1

2.2K 121 861
                                    

*November Rain*

Genç kız karşısında oturan adama dik dik bakarken acı kahvesinden bir yudum daha aldı.

"Bakın." derken iyice sabrının sonuna geldiğini hissediyordu. "Size bunu istemediğimi söylüyorum. Lütfen siz de vazgeçin."

Adam genç kızın mavi gözlerine bariz neşeli parıltılarla bakarken aynada kendi gözlerine bakmış gibi hissediyordu. Bunun kendisini bu kadar iyi hissettirmesi şaşırmasına neden olsa da kıza çaktırmadan şaşkınlığının üstünü örttü.

Önce oturduğu sandaleyede iyice yayılıp ardından kızın söyledikleri hiç umrunda olmamış gibi bambaşka bir şey diyerek konuya girdi.

"Lütfen," dedi gülümseyerek. "şu biz siz muhabbetini bir kapatalım. Kendimi çok yabancı hissediyorum."

"Ama öylesiniz." dedi kız alayla.
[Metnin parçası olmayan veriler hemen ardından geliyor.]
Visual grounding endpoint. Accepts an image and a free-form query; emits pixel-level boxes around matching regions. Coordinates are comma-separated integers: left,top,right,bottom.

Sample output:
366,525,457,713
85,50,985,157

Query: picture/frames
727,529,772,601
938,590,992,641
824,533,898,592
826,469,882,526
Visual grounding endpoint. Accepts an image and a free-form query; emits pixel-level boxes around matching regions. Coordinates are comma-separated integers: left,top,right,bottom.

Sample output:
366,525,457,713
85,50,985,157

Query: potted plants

Belirgin aksanı her konuşmasında kendini bariz bir şekilde belli ediyordu ve adam aslında aksanın kıza sevimlilik kattığını düşünüyordu. "Şu çapraz masada oturan adını bilmediğim adam kadar yabancısınız bana."

"Ah, hadi ama! İsmimi biliyorsun."

Genç kız derin bir iç geçirip önüne düşen kızıl tutamları sertçe geri savurdu. Evet, adamın ismini biliyordu.

Uraz Harzemşah.

Yaklaşık 8 gün önce karşısına çıkıp ben senin babanım diyen adam.

"Bu yabancı olduğun gerçeğini değiştirmiyor." dedi soğuk bir sesle.

Kız yeterince sakin davrandığını düşünüyordu. Eğer adam onunla gelmesi konusunda ısrar etmeye devam ederse yan masadaki korumasına işaret çaktığı gibi buradan giderdi.

Adam kıza gözlerini devirse de yüzündeki alaycı ifadeden sıyrılıp ciddi bir surat ifadesi takındı.

"Lina..." dedi yumuşak bir sesle. "Sana haksız olduğunu söylemiyorum. Böyle davranmakta çok haklısın ikimiz de birbirimize o kadar uzağız ki!.. Annen beni saklayarak sana, seni saklayarak bana haksızlık yaptı. Seni temin ederim ben de senden farksız durumdayım. Keşke daha önce haberim olsaydı varlığından."

Genç kızın ağzından alaycı bir 'hah' sesi çıktı.

"Daha önce mi haberin olsaydı? Anne rahmine düştüğüm ilk an uygun değildi sanırım çünkü o zaman haberin vardı."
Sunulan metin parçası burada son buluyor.